Grandmother’s Potato Salad.

A southern family favorite! It is easy to make and good while warm and even better the next day cold.

Best when served alongside some delicious BBQ.

Directions:

Cook potatoes until tender (with skin on) in about 4-5 inches of water with one teaspoon of salt.  Let cool enough to handle.
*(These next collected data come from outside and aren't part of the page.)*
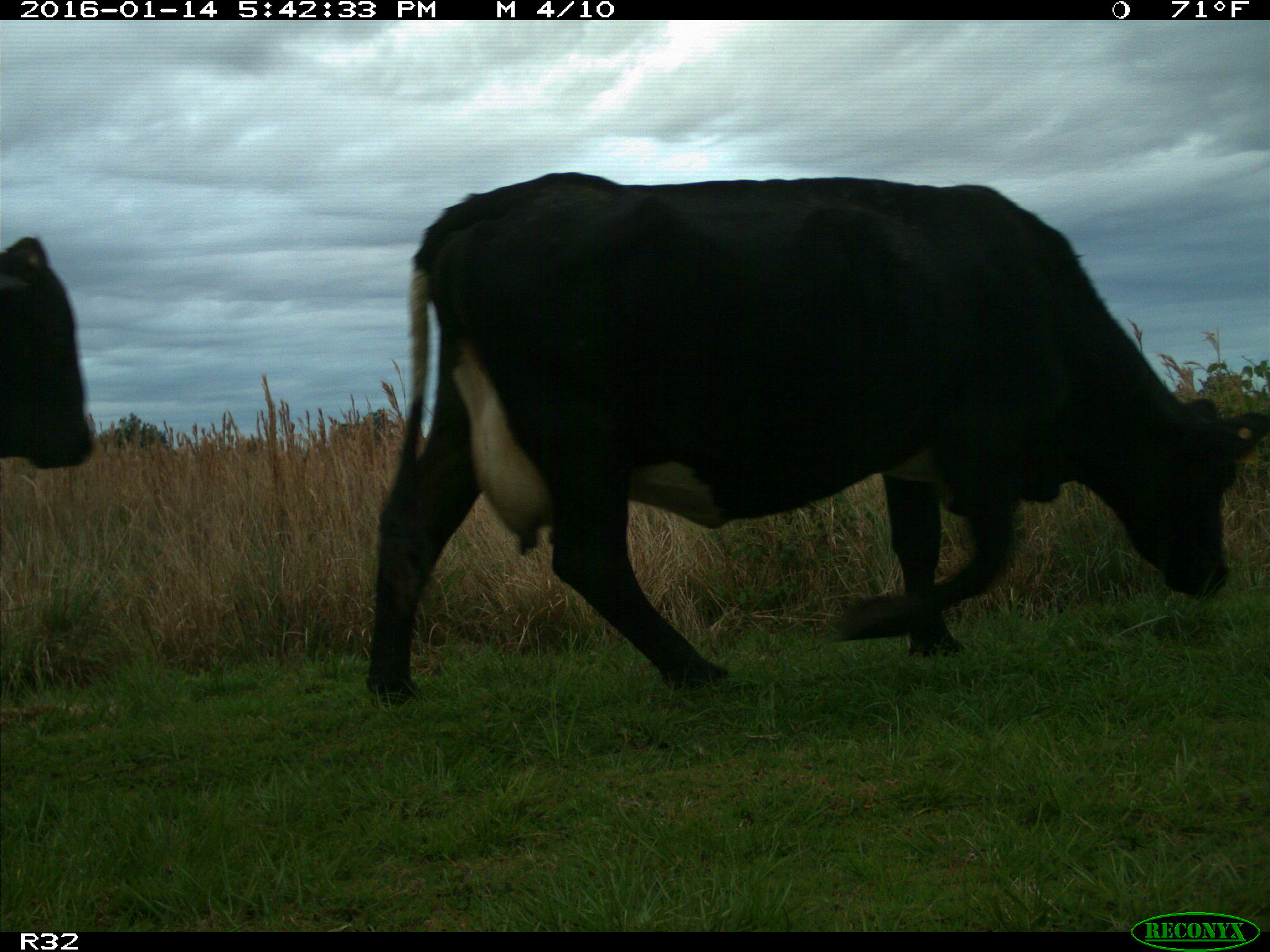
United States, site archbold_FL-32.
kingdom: Animalia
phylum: Chordata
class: Mammalia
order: Artiodactyla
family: Bovidae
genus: Bos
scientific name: Bos taurus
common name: domestic cow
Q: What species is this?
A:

Take the skin off and cut in small cubes (just do not go too small or it will go mushy).  Mix all the ingredients together to make a sauce for the potatoes.  Fold the sauce into the potatoes and stir as little as possible to allow the potatoes to absorb the sauce without going mushy.  If the salad is too dry, add spoonfuls of mayo and sour cream.  I usually use at least one teaspoon of celery seed, but it can be adjusted to your taste.  A dash of Tabasco might also be added if you like when you cannot get hot pickles.

Ingredients:

  • 6 potatoes (Alaskan gold are the best: Idaho's do not work to well)

  • 1 cup of Sour Cream

  • 1 cup of mayonnaise

  • Salt to taste (1-2 tsp)

  • 4 eggs (boiled, cooled, peeled and chopped)

  • 1/2-1 tsp teaspoon of celery seed.

  • 1 medium onion chopped fine

  • HOT pickles (amount to taste - usually about 1/4th cup; chopped) Replace with Tabasco if you cannot find.